* Document passage *

# RUMPLER'S MONSTER..........."Eye-popping" Aero-Engine!



## xylstra (Jul 24, 2019)

"So Edmund [Rumpler], what did you get up to in World War 1?"
"Indeed!"
When Edmund Rumpler wasn't busy building fighters to try and knock the allied air brigades out of the sky his creative mind drifted to other tantalising projects of tomorrow. Toward the end of WW1 he conceived of a (then unheard of - yeah, yeah I already know about the NAPIER 'Cub'......) aero-engine of 1,000Hp power output rating - but wait for this: a water-cooled radial with 28-cylinders!
The cessation of hostilities interrupted the dream, but only to momentarily pause. Post-war, he continued to bang the drum for it but the post-war allied control commission forbade its production - not even a working prototype, _"Damn!"_ I believe he published a German pamphlet fully describing it repleat with many diagrams. I believe some was re-printed in the English specialist technical press:-
"*Automobile Engineer*" Volume 15, Issue No. 203, June 1925 ===> pp. 170-175
"*Engineering*" Volume 112, August 12th, 1921 ===> page 252
.... plus, around this time, "*AEROPLANE*" was also reported to have published details.
None of these extracts I have - I want them!! Does anyone have copies of these they could scan and up-load in their reply to this post? All and any other information is sought on this rather obscure piece of WW1-era aviation technical history e.g. photographs, models, press articles, patent specifications, etc, etc.


----------

* Requirement 1 *
In the forum post about Rumpler's engine, how many cylinders did the proposed water-cooled radial have?
* Requirement 2 *
Update the forum post about Rumpler's engine between "The cessation of" and "have published details.", inclusive, so that "Volume" becomes "Vol." throughout, and give the updated passage.

* Data *
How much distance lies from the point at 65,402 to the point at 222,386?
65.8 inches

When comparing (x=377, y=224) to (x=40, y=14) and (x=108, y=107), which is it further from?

* Worked solution 1 *
28 cylinders.

* Worked solution 2 *
The cessation of hostilities interrupted the dream, but only to momentarily pause. Post-war, he continued to bang the drum for it but the post-war allied control commission forbade its production - not even a working prototype, _"Damn!"_ I believe he published a German pamphlet fully describing it repleat with many diagrams. I believe some was re-printed in the English specialist technical press:-
"*Automobile Engineer*" Vol. 15, Issue No. 203, June 1925 ===> pp. 170-175
"*Engineering*" Vol. 112, August 12th, 1921 ===> page 252
.... plus, around this time, "*AEROPLANE*" was also reported to have published details.